Z przeszłości 2000-1887 r./XVIII
<<< Dane tekstu >>> | |
Autor | |
Tytuł | Z przeszłości 2000-1887 r. |
Wydawca | Nakładem drukarni Aleksandra Okęckiego |
Data wyd. | 1891 |
Druk | Drukarnia Aleksandra Okęckiego |
Miejsce wyd. | Paryż |
Tłumacz | Anonimowy |
Tytuł orygin. | Looking Backward: 2000-1887 |
Źródło | Skany na Commons |
Inne | Pobierz jako: EPUB • PDF • MOBI Cały tekst |
Indeks stron |
Tego wieczora, po odejściu pań, rozmawiałem jeszcze, chwilkę z doktorem Leete o systemie zwalniania ludzi od dalszej służby narodowej po roku 45; opowiadanie doktora o udziale obywateli wysłużonych w rządzie nasunęło mi myśl o tym przedmiocie.

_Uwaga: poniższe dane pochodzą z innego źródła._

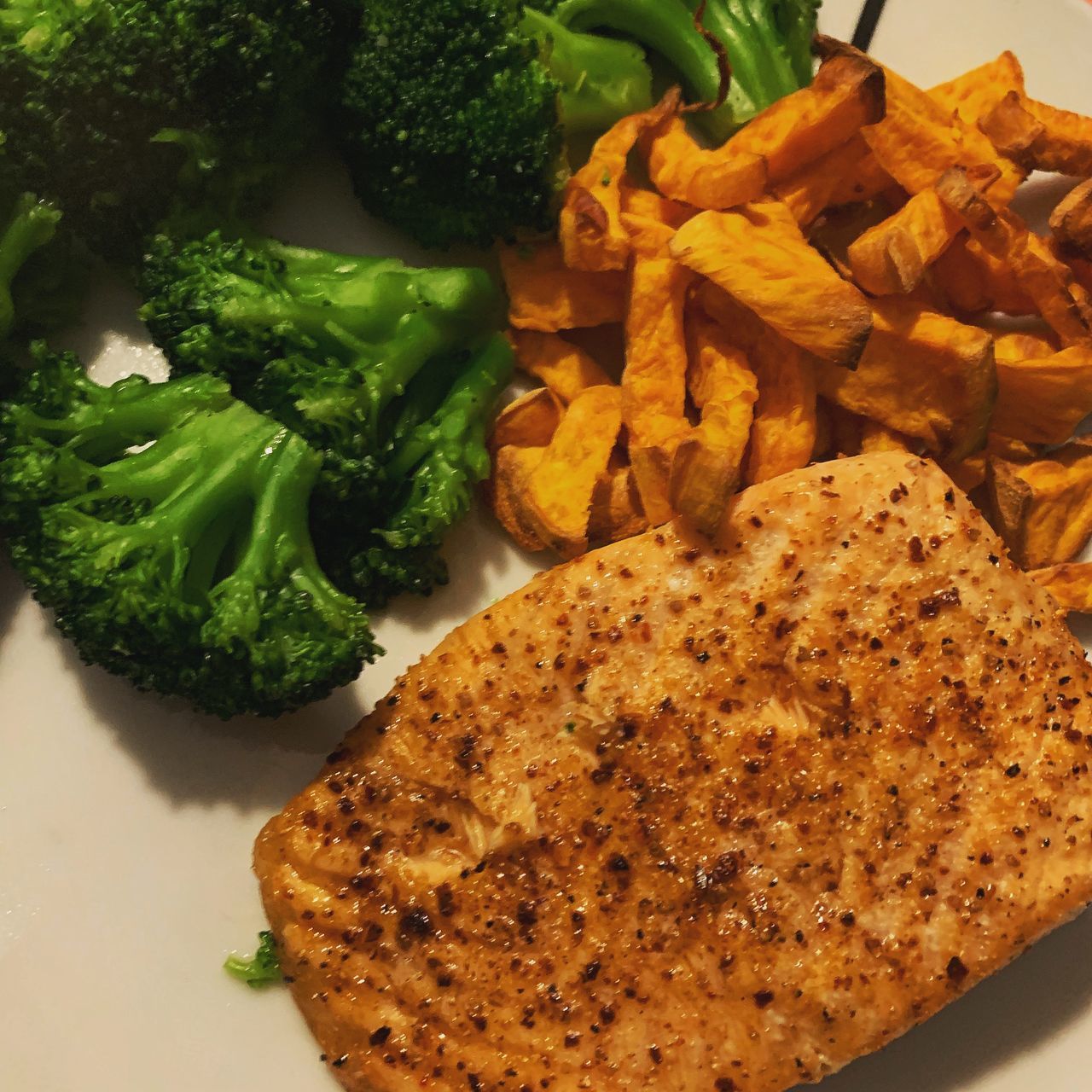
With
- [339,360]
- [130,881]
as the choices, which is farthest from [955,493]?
[130,881]

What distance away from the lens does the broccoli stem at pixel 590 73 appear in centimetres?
271

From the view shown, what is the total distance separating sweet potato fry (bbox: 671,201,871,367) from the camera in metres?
2.32

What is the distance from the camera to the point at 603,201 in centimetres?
254

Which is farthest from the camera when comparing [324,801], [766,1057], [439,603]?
[439,603]

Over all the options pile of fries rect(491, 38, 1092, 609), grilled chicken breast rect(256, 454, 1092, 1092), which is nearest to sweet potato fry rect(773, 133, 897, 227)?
pile of fries rect(491, 38, 1092, 609)

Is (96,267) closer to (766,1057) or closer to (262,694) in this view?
(262,694)

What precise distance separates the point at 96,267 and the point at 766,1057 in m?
2.54

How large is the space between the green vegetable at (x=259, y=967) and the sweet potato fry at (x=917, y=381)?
190 cm

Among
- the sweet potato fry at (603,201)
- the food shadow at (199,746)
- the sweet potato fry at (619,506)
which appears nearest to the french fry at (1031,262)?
the sweet potato fry at (603,201)

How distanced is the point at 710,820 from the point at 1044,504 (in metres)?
1.21

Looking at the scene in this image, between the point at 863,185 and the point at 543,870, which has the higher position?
the point at 863,185

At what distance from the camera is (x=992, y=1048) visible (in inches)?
99.7

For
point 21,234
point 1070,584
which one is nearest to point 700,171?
point 1070,584

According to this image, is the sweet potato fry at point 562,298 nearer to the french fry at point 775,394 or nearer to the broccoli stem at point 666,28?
the french fry at point 775,394
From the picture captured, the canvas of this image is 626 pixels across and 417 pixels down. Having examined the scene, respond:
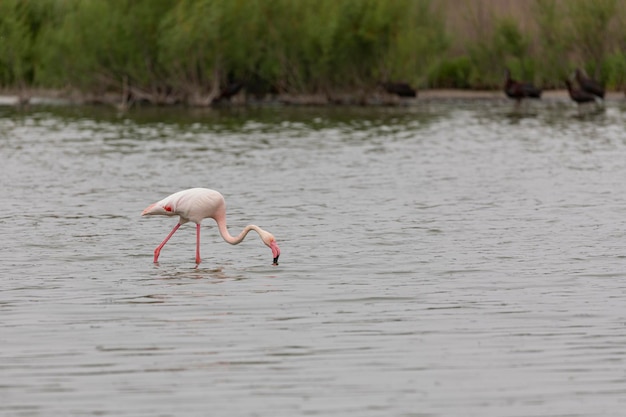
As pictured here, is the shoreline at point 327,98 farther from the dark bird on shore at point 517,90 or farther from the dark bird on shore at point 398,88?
the dark bird on shore at point 517,90

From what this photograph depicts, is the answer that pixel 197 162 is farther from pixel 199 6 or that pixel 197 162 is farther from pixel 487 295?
pixel 199 6

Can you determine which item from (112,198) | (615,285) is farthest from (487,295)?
(112,198)

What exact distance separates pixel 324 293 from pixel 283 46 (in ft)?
166

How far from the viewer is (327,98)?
213 feet

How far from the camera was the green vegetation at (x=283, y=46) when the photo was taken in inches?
2408

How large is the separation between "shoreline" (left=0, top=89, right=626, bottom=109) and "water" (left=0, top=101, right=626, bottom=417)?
33413 millimetres

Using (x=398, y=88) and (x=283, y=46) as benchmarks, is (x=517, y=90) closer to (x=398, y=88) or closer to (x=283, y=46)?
(x=398, y=88)

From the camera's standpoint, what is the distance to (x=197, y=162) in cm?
3238

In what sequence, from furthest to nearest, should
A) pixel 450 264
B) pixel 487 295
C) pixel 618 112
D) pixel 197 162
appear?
pixel 618 112, pixel 197 162, pixel 450 264, pixel 487 295

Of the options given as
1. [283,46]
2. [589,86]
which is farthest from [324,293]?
[283,46]

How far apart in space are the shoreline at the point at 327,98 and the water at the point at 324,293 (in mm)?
33413

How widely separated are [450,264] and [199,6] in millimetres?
46926

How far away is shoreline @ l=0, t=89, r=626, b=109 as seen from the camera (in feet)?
211

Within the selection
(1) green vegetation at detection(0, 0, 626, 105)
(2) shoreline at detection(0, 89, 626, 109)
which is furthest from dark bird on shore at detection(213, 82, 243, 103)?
(2) shoreline at detection(0, 89, 626, 109)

— Mężczyzna 45-letni może jeszcze 10 lat pracować fizycznie i dwa razy dłużej umysłowo. Ludzie więc o usposobieniu energicznem muszą spoglądać na to uważanie ich za przestarzałych i przenoszenie w stan spoczynku, jak na wielką przykrość raczej, nie zaś jak na łaskę...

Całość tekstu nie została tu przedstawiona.